В детстве я мечтала быть астрологом, чтобы целыми днями только и делать, что изучать звёздное небо, а Оля мечтала стать человеком, профессия которого будет называться каким-нибудь эффектным иностранным словом.
Мы выросли, и я почему-то сбыла Олину мечту: я стала фрилансером,
и это звучит очень эффектно,
а Оля почему-то мою мечту не сбыла ― она не стала астрологом,
а вместо этого зачем-то выучила белорусский язык, но так сферы применения белорусского языка в нашей стране не существует, она пошла работать в ресторан Камяніца официанткой, где за за знание белорусского языка доплачивают 200 тысяч, а за очаровательную улыбку ― 600. Итак, я официально провозглашаю:
200 тысяч ― это цена белорусского языка.
Все семь дней в неделю мы живём так, как будто уже давно мертвы.
― Да она просто мертва, она абсолютно мертва! ― говорит Оля в пятницу вечером своему Жениху, перевесившись в кафе через весь стол и перекрывая грохот музыки, ― Она никуда не выходит из своей комнаты, она только сидит за ноутом или лежит в одеяле. Её помидоры неделями гниют в холодильнике, вся её еда покрывается плесенью, её купленные свитера так и висят в шкафу с ярлыками и этикетками, её проездные теряют срок годности раньше, чем она успевает ими воспользоваться!

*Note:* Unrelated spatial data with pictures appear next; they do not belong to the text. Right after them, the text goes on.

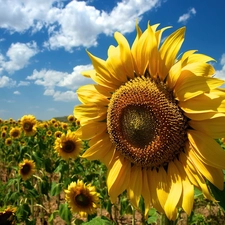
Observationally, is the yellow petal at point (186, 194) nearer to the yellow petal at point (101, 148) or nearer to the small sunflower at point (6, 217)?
the yellow petal at point (101, 148)

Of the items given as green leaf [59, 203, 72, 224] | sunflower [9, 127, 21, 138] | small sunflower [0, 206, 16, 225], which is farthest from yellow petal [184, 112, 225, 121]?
sunflower [9, 127, 21, 138]

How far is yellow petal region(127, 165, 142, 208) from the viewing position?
2.00 meters

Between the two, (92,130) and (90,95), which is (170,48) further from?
(92,130)

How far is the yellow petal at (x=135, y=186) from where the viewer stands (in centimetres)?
200

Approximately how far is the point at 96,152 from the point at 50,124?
1419 cm

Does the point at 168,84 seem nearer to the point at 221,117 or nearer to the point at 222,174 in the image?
the point at 221,117

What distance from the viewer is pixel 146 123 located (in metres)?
1.88

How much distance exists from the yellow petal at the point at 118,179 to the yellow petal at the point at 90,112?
34 cm

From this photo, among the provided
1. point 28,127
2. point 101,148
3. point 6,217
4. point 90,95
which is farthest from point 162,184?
point 28,127

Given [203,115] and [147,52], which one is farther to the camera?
[147,52]

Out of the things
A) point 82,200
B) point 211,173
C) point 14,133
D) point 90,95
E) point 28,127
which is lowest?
point 82,200

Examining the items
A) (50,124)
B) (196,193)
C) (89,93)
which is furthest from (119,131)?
(50,124)

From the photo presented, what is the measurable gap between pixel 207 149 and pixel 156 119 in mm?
360

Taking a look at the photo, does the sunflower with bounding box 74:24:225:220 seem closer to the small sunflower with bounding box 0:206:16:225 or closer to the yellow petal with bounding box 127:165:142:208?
the yellow petal with bounding box 127:165:142:208
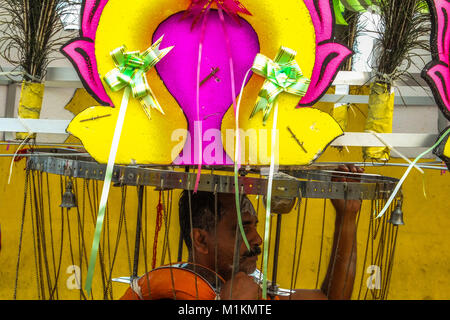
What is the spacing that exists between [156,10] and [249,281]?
2.10 ft

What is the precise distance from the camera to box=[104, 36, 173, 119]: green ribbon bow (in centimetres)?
105

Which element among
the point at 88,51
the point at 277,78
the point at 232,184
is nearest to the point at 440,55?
the point at 277,78

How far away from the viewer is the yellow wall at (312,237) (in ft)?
7.18

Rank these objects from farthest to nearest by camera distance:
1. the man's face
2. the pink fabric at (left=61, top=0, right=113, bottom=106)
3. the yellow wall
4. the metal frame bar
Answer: the yellow wall → the man's face → the pink fabric at (left=61, top=0, right=113, bottom=106) → the metal frame bar

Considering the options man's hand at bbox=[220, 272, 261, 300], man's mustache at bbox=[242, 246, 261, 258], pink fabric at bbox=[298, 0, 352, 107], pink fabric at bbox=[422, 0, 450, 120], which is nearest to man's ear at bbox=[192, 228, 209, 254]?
man's mustache at bbox=[242, 246, 261, 258]

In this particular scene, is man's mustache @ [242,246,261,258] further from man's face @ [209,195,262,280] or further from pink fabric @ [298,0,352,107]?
pink fabric @ [298,0,352,107]

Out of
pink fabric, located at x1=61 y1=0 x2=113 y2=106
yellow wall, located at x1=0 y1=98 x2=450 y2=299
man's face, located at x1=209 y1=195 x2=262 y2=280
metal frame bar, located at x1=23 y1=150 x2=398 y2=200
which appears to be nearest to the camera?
metal frame bar, located at x1=23 y1=150 x2=398 y2=200

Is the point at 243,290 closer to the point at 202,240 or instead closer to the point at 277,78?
the point at 202,240

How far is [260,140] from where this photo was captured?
1056 millimetres

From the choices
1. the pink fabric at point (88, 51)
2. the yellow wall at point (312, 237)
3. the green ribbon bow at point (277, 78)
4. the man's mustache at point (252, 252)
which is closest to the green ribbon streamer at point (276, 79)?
the green ribbon bow at point (277, 78)

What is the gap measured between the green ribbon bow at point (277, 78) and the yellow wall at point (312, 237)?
1.11 meters

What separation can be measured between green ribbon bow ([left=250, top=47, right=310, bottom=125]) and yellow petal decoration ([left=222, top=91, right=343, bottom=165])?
2 cm

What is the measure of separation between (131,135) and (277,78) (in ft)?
1.07
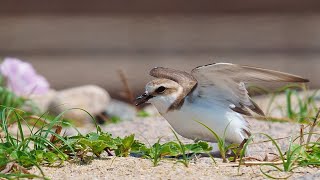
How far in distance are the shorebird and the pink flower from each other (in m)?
2.22

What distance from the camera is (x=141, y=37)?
1102cm

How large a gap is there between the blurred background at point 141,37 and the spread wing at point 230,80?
589 centimetres

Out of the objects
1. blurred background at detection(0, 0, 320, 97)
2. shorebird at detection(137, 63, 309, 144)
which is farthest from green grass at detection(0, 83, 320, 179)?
blurred background at detection(0, 0, 320, 97)

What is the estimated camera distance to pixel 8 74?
278 inches

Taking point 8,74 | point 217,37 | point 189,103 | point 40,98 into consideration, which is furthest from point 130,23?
point 189,103

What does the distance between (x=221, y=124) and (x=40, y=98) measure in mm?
3956

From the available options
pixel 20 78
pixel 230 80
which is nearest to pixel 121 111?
pixel 20 78

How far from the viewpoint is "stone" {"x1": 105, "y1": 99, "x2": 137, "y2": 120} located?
7.87m

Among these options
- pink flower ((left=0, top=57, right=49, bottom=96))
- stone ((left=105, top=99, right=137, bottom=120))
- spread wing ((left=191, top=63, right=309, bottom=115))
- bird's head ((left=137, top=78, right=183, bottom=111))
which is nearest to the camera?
spread wing ((left=191, top=63, right=309, bottom=115))

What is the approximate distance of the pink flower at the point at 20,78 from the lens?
277 inches

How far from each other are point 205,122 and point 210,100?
0.55ft

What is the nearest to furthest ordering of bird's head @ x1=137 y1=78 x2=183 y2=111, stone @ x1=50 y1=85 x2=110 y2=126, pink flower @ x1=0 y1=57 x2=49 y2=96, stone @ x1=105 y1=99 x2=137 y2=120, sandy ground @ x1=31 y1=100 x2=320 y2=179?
1. sandy ground @ x1=31 y1=100 x2=320 y2=179
2. bird's head @ x1=137 y1=78 x2=183 y2=111
3. pink flower @ x1=0 y1=57 x2=49 y2=96
4. stone @ x1=105 y1=99 x2=137 y2=120
5. stone @ x1=50 y1=85 x2=110 y2=126

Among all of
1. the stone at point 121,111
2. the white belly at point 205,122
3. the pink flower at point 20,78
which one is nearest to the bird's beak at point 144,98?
the white belly at point 205,122

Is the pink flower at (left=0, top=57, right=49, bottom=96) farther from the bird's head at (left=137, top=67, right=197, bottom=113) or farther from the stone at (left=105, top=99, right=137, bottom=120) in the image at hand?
the bird's head at (left=137, top=67, right=197, bottom=113)
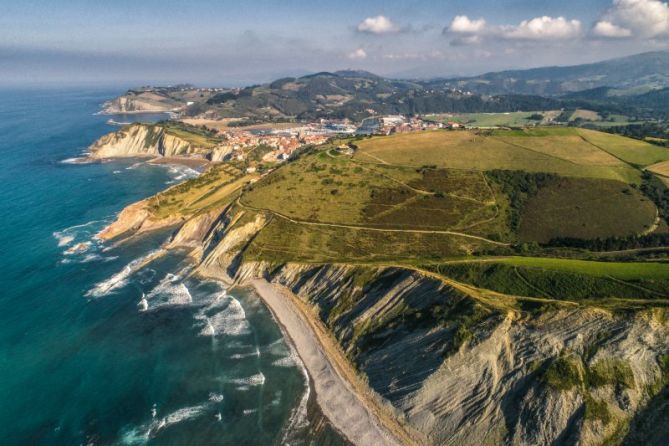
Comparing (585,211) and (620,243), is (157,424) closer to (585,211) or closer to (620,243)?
(620,243)

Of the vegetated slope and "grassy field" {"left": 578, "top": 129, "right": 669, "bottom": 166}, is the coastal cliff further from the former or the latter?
"grassy field" {"left": 578, "top": 129, "right": 669, "bottom": 166}

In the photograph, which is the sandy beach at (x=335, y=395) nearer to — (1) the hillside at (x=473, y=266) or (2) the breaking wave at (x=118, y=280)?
(1) the hillside at (x=473, y=266)

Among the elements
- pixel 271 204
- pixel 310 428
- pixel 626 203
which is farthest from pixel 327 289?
pixel 626 203

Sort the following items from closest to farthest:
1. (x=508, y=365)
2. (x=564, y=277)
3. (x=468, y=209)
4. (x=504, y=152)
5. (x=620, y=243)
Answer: (x=508, y=365), (x=564, y=277), (x=620, y=243), (x=468, y=209), (x=504, y=152)

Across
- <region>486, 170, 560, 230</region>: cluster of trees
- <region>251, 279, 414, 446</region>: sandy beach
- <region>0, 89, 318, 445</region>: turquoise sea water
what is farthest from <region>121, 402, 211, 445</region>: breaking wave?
<region>486, 170, 560, 230</region>: cluster of trees

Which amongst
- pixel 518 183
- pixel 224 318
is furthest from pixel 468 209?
pixel 224 318

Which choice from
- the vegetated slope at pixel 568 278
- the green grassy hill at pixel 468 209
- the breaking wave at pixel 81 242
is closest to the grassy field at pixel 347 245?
the green grassy hill at pixel 468 209
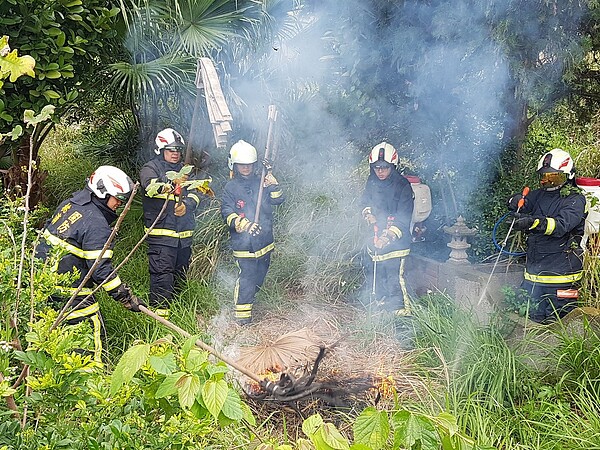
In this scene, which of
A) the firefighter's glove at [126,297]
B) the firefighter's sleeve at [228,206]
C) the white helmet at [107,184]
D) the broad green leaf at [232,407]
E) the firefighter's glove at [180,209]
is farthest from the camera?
the firefighter's glove at [180,209]

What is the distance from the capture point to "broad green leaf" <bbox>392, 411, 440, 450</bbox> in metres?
1.56

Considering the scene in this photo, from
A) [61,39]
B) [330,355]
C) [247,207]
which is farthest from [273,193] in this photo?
[61,39]

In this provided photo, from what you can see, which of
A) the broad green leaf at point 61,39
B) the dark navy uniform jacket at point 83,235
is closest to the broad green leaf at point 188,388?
the dark navy uniform jacket at point 83,235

―Да она мертва, бабушка, она абсолютно мертва! ― кричу я бабушке в телефон, ― Она говорит о том, что у неё шелушатся пятки и ей нужен крем против шелушения пяток, о том, как правильно варить яйцо ― она двенадцать минут говорит о том, как правильно варить яйцо! Я спрашиваю у неё: “Оля, зачем ты вообще живёшь? У тебя есть хоть какая-нибудь цель?”, а она мне отвечает, что её цель ― заработать на жемчужные серёжки! Цель её жизни ― жемчужные серёжки! Она точно не жива, она ― машина, она точит свои ногти у визажистов, крутит свои волосы в парикмахерской, чинит свои каблуки в обувной, она вся сделана другими людьми, иногда я протягиваю руку, чтобы её потрогать, чтобы убедиться, что она есть на самом деле, я говорю:
― Оля!
Она говорит:
― Что?
Я говорю:
― Поговори со мной!
Она смеётся и уходит, она ничего не говорит и уходит, она говорит “мне некогда”, она говорит “ты хочешь меня упрекнуть в том, что я с тобой не разговариваю?”, она говорит “ну, говорю”.
На самом деле этого я, конечно, не скажу этого бабушке никогда.
― Бабушка? Привет. Да, всё хорошо. Очень хорошо. Нет, мне не нужно далеко ездить, я фрилансер. Копирайтер. Рерайтер. Бабушка, это очень сложно объяснить.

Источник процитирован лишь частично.